<29>J'envoie à mon adorable maître l'Antimachiavel tel qu'on commence à présent à l'imprimer; peut-être cette copie sera-t-elle un peu difficile à lire, mais le temps pressait; il a fallu en faire pour Londres, pour Paris et pour la Hollande, relire toutes ces copies et les corriger. Si V. M. veut faire transcrire celle-ci correctement, si elle a le temps de la revoir, si elle veut qu'on y change quelque chose, je ne suis ici que pour obéir à ses ordres. Cette affaire, Sire, qui vous est personnelle, me tient au cœur bien vivement. Continuez, homme charmant autant que grand prince, homme qui ressemblez bien peu aux autres hommes, et en rien aux autres rois.
L'héritier des Césars tient fort souvent chapelle;
Des trésors du Pérou l'indolent possesseur
A perdu, dit-on, la cervelle
Entre sa jeune femme et son vieux confesseur.
George a paru quitter les soins de sa grandeur
Pour une Yarmouth qu'il croit belle.
De Louis, je n'en dirai rien;
C'est mon maître, je le révère;
Il faut le louer et me taire;
Mais plût à Dieu, grand roi, que vous fussiez le mien!
M. de Fénelon vint avant-hier chez moi pour me questionner sur votre personne; je lui répondis que vous aimez la France, et ne la craignez point; que vous aimez la paix, et que vous êtes plus capable que personne de faire la guerre; que vous travaillez à faire fleurir les arts à l'ombre des lois; que vous faites tout par vous-même, et que vous écoutez un bon conseil.
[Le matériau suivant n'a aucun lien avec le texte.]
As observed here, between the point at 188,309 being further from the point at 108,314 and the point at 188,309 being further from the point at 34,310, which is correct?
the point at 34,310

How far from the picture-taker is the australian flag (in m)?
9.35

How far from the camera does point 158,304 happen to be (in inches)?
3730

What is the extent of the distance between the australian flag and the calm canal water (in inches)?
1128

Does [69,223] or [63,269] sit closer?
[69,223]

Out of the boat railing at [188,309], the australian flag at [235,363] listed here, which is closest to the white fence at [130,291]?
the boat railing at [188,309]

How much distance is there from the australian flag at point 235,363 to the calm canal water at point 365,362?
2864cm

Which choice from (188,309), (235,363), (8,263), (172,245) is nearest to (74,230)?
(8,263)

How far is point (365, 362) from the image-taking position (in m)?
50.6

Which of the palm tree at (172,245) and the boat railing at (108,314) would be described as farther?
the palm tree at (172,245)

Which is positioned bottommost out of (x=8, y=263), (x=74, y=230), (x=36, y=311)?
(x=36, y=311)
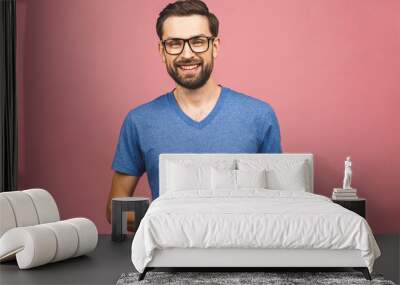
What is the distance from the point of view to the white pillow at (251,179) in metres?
6.36

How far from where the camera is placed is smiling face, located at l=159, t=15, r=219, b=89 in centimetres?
705

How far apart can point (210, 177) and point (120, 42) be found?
176 cm

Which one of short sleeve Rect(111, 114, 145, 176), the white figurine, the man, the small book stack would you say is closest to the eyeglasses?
the man

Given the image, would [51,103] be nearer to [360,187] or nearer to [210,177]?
[210,177]

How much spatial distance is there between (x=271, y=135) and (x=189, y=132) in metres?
0.82

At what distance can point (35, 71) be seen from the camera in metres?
7.20

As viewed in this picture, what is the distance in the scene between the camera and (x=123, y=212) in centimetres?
675

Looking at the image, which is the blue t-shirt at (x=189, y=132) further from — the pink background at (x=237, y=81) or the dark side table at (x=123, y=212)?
the dark side table at (x=123, y=212)

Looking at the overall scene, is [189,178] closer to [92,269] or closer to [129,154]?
[129,154]

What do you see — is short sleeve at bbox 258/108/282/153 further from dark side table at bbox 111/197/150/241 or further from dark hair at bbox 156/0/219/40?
dark side table at bbox 111/197/150/241

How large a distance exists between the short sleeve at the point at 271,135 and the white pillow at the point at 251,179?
2.06 ft

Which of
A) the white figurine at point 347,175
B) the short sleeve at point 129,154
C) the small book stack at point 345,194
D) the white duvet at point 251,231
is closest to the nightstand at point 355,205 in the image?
the small book stack at point 345,194

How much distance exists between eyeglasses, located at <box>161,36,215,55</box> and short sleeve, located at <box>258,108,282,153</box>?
36.4 inches

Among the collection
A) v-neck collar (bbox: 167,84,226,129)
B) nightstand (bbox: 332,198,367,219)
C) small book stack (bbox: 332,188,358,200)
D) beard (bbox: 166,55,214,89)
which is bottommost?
nightstand (bbox: 332,198,367,219)
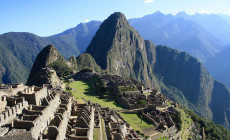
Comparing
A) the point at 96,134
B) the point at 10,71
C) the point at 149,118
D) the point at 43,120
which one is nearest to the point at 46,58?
the point at 10,71

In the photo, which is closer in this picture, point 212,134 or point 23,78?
point 212,134

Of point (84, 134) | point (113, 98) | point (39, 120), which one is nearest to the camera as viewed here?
point (39, 120)

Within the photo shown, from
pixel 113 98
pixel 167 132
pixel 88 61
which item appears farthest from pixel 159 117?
pixel 88 61

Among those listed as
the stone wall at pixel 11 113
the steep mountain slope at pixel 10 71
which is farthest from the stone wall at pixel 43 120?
the steep mountain slope at pixel 10 71

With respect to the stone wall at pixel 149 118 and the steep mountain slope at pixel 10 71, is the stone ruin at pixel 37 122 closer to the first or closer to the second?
the stone wall at pixel 149 118

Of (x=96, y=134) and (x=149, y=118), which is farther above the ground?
(x=96, y=134)

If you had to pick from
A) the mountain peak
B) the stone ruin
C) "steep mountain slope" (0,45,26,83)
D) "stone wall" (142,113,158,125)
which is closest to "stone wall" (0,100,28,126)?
the stone ruin

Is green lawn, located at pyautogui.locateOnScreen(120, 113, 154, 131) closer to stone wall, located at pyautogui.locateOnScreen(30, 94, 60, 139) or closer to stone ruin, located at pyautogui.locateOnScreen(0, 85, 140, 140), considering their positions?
stone ruin, located at pyautogui.locateOnScreen(0, 85, 140, 140)

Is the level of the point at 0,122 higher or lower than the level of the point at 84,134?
higher

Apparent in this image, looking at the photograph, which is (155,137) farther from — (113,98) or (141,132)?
(113,98)

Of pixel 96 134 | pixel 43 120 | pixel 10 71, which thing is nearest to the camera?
pixel 43 120

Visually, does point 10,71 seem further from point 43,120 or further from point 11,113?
point 43,120
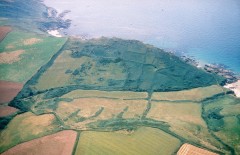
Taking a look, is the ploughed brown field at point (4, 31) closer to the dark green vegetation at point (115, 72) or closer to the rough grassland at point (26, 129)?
the dark green vegetation at point (115, 72)

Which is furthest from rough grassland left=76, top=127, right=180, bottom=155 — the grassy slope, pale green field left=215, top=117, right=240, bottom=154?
the grassy slope

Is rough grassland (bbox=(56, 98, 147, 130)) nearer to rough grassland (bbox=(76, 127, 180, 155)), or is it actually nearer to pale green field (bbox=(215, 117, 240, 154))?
rough grassland (bbox=(76, 127, 180, 155))

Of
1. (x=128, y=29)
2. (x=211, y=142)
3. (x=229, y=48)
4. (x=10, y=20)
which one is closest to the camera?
(x=211, y=142)

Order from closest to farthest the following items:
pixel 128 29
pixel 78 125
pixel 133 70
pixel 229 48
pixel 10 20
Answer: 1. pixel 78 125
2. pixel 133 70
3. pixel 229 48
4. pixel 10 20
5. pixel 128 29

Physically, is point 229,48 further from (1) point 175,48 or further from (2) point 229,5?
(2) point 229,5

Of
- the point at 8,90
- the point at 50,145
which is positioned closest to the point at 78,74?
the point at 8,90

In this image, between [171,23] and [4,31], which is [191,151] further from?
[171,23]

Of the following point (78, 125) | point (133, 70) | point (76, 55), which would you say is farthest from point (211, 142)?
point (76, 55)

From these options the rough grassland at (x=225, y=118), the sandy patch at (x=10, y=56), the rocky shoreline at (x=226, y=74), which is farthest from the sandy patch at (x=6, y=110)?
the rocky shoreline at (x=226, y=74)
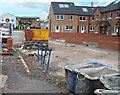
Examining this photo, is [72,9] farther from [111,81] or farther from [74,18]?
[111,81]

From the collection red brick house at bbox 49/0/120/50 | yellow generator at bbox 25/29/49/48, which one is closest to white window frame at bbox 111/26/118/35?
red brick house at bbox 49/0/120/50

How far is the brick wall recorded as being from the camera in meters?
27.6

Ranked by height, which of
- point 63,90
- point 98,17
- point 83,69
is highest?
point 98,17

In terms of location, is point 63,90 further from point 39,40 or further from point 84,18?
point 84,18

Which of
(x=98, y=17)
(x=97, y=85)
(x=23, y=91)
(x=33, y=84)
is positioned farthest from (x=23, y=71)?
(x=98, y=17)

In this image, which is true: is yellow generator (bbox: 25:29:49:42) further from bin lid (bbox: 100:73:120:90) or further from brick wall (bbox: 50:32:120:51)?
bin lid (bbox: 100:73:120:90)

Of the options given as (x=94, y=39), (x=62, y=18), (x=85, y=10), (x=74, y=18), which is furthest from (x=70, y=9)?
(x=94, y=39)

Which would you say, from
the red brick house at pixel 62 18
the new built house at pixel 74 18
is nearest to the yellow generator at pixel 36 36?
the new built house at pixel 74 18

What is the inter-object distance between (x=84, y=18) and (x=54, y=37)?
1929 centimetres

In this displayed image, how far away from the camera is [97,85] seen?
798 centimetres

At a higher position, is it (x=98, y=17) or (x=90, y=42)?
(x=98, y=17)

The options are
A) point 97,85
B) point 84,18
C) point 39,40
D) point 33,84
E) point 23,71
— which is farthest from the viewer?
point 84,18

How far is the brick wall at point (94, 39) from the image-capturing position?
27.6m

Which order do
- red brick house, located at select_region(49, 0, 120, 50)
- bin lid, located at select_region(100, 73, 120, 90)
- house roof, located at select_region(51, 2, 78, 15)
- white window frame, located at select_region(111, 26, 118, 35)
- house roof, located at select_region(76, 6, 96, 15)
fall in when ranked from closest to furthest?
bin lid, located at select_region(100, 73, 120, 90) → white window frame, located at select_region(111, 26, 118, 35) → red brick house, located at select_region(49, 0, 120, 50) → house roof, located at select_region(51, 2, 78, 15) → house roof, located at select_region(76, 6, 96, 15)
Il parla ensuite de l'évêque de Liége, et sembla l'excuser un peu; mais l'évêque n'en a pas moins tort, et il en a deux mille démonstrations à Maeseyk.a Je suis, etc.
a Le Roi avait fait entrer deux mille hommes dans Maeseyk, pour soutenir ses droits sur la baronnie de Herstal. Voyez t. II, p. 59, et t. XVII, p. 73.